La 33e édition du Printemps de Bourges a fait place aux artistes japonais.
« Nous sommes vraiment très heureux d'être ici ce soir, nous voulons que les gens prennent plaisir à danser tous ensemble ! », s'exclamait le groupe 80kidz quelques minutes avant de monter sur la scène du 22 Ouest.
Les Japonais ont pris d'assaut les salles de concert du Printemps : 80kidz, Bakari no su, detroit7, Dexpistols, DJ Kentaro, envy, Gadget, Kokusyoku Sumire, MONO, Royal Cabaret et Shinichi Osawa. Ce sont 11 groupes et artistes qui ont joué devant un public français hétéroclite et venant de tous horizons. Tous ont rivalisé de belles performances en plus d'offrir au spectateur une grande variété de styles musicaux. Il y en avait pour tous les goûts, du métal-rock avec envy, Gadget et MONO, à l'électro avec DJ Kentaro et 80Kidz.
Actuellement c'est surtout la scène du visual kei qui est représentée en France. C'était donc une belle initiative que d'accueillir des artistes d'autres mouvements musicaux. Les festivaliers, probablement venus pour les têtes d'affiche, auront tout de même un peu boudé les performances de ces groupes, notamment lors du rassemblement métal du 23 avril au Palais d'Auron. Il opposait simultanément les grands noms de la scène française comme Ultra Vomit, Dagoba et Gojira, aux outsiders de la scène japonaise comme envy, Gadget et Royal Cabaret. Seules les prestations de 80Kidz et Dj Kentaro auront finalement réuni un public chaleureux et fait salle comble.

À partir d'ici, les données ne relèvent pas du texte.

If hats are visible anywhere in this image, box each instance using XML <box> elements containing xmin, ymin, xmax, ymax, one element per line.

Un test : pas seulement pour les Japonais
Le Printemps était donc l'occasion de confronter les artistes japonais au public français. « Au Japon, le public reste très distant, très sage, tandis qu'en France, il participe, il bouge », nous confient les deux gothic lolitas de Kokusyoku Sumire. On pouvait les croiser dans les rues de Bourges, faisant du lèche-vitrine et se montrant ainsi proches des visiteurs. En revanche, Shinichi Osawa cachait à peine son désintérêt, aussi bien à l'égard de son public, notamment en interview, qu'à celui des autres artistes. Heureusement pour les Français, l'attitude de ce dernier ne reflète en rien la mentalité des artistes nippons, par ailleurs très attachés à la culture française. « Notre son est à mi-chemin entre le rock indie et la musique électro française comme Daft Punk et Phoenix », nous explique 80kidz, inspiré comme beaucoup par l'incontournable french touch.